Select Medicare plan
People with Medicare have until Dec. 7 to select their Medicare Advantage or Prescription Drug Plan coverage for 2020. To ensure you have the right plan in place come Jan. 1, it's important to focus on these key questions:
Are my doctors in network? Use online tools to confirm which doctors and hospitals are in a plan's network. A licensed health insurance agent can help.
Are my prescription drugs covered? Although original Medicare does not cover most prescription drugs, many Medicare Advantage plans include prescription drug coverage, or you can sign up for a Part D Prescription Drug Plan separately.
What innovative benefits are available? Beyond vision, hearing and dental coverage, if you aim to become healthier, look for fitness program benefits. If you travel or appreciate technology, virtual doctor visits are helpful.
While the clock is ticking until the Dec. 7 annual enrollment deadline, remember you're not alone. Take advantage of resources including licensed sales agents and websites such as medicare.gov and humana.com/medicare. You can also call 1-800-MEDICARE (1-800-633-4227) (or TTY: 1-877-486-2048) 24 hours a day, seven days a week, or call Humana at 1-800-213-5286 (TTY: 711) 8 a.m. to 8 p.m. seven days a week.
Jeremy Gaskill is Humana regional president for Medicare in Arkansas.
Obstruction was clear
For anybody who actually read the Mueller report, it's more than clear that there were numerous instances of obstruction, but more importantly, those instances of obstruction, Fifth Amendment assertions, and other refusals to testify were a primary part of why they could not prove collusion/conspiracy beyond a reasonable doubt. It's important to understand that the report in no way suggested there was not evidence of conspiracy/collusion. It specifically said: "While the investigation identified numerous links between individuals with ties to the Russian government and individuals associated with the Trump Campaign, the evidence was not sufficient to support criminal charges."
You didn't have to read hundreds of pages of the Mueller report to find these things out. The first 10 pages explained how obstruction from the Trump administration and the people around the campaign kept them from determining if there was conspiracy. The report states: "The investigation established that several individuals affiliated with the Trump Campaign lied to the Office, and to Congress, about their interactions with Russian-affiliated individuals and related matters. Those lies materially impaired the investigation of Russian election interference."

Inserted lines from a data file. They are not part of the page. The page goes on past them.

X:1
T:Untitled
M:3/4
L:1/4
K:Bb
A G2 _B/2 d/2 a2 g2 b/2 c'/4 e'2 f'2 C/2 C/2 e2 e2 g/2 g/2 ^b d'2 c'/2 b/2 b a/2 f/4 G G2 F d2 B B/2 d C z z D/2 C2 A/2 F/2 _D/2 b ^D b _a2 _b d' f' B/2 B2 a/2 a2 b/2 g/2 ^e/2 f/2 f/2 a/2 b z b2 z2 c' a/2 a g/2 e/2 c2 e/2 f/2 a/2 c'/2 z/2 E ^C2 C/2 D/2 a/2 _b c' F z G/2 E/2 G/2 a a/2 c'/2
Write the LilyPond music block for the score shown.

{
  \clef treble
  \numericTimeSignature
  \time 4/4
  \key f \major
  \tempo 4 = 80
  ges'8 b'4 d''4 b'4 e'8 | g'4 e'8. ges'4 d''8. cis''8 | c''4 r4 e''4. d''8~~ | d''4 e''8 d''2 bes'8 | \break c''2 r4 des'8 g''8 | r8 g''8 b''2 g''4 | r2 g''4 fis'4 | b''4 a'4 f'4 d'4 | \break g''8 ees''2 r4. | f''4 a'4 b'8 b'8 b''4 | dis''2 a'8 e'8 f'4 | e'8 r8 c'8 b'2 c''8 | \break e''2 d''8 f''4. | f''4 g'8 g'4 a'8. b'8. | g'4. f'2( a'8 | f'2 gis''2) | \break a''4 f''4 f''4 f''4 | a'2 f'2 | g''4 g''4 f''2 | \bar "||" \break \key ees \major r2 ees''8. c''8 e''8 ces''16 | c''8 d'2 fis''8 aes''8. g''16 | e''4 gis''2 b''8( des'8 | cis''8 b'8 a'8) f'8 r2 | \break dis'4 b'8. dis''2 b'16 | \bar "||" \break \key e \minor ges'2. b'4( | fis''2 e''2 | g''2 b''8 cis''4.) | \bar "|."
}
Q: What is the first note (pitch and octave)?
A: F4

We don't need to guess if the obstruction was real. Since the Mueller report, six people involved in his campaign have been convicted, most recently the man who outside of Paul Manafort probably knows more than anyone else, his longtime friend and advisor Roger Stone, the primary link to Wikileaks and the Russians who meddled in our elections.

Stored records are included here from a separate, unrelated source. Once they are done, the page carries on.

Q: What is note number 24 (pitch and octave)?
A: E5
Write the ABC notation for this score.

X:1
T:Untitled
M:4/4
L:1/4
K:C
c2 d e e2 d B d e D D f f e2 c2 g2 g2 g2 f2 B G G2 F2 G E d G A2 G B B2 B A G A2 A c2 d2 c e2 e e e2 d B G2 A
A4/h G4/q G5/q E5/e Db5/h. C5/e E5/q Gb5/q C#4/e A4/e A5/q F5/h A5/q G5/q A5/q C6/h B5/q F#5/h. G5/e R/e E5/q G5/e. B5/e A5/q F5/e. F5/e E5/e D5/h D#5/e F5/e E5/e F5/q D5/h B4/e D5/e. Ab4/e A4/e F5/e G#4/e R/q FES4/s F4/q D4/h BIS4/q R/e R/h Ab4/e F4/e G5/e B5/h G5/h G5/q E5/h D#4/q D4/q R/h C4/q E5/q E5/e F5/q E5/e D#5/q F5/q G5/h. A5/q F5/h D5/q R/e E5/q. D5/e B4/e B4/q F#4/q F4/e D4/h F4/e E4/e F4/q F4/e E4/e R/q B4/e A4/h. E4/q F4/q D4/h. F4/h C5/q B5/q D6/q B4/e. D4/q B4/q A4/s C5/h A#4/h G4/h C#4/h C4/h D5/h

Now we watch impeachment hearings where one of the biggest defenses is that we aren't getting firsthand corroboration while the president does everything he can to ensure we don't. Between this and the "who you gonna believe, me or your lyin' eyes" defense concerning the "transcript," it's a fascinating world we are living in.
Bandwidth to handle
Regarding Rick Crawford yielding his panel seat: He said he doesn't feel he has enough "bandwidth" (his word) to participate in the Trump impeachment hearings. He has surrendered his seat on the committee to the wild-eyed liar and detractor Jim Jordan from Ohio, who has baggage in his background.
Crawford states the impeachment inquiry is a "dog and pony show," a "sham," a "distraction" when he has "bigger fish to fry." If he does not feel he has "enough bandwidth" to serve on this important impeachment committee, does he have enough "bandwidth" to support the intelligence community overseas and deal with a very complex threat matrix and with national security issues he says he prefers to do? Can you handle and are you worthy of your congressional seat?
Congressman, you call the chairman of the impeachment inquiry a "prolific liar." The subject of this inquiry, Donald Trump, is an extremely prolific liar and should be "fact checked" as to when he tells the truth--it would save time. Saying he is different than other presidents, you apparently think it is okay that Trump acts like and thinks he is above the law and that no one should question his activities, which adversely affect our security and world standing.
You and other congressmen signed on to uphold the Constitution and constitutional process. I don't think this includes a multiple choice of biases as to which parts of the Constitution you choose to uphold and protect.
It is time Congress wakes up and does its job, or we will be marching and saluting an authoritarian madman.
Hot Springs Village
Reading and comics
I was reminded of the joys of Mark Twain in last Monday's editorial. More importantly, I was reminded how incensed I was to discover that my grandchildren are being taught to read in grade school through use of modern fantasy comic books.
I have spent several hundred dollars buying Classics Illustrated comic books to ensure that if comic books are used, then they at least offer a little worthwhile knowledge. My knowledge of history and the classics often begins with a Classics Illustrated comic book. A last-minute book report was often saved using these comic books. I also have provided a Complete Calvin and Hobbes. I have looked in vain online for a Complete Pogo and a Complete Lil' Abner to further a real education.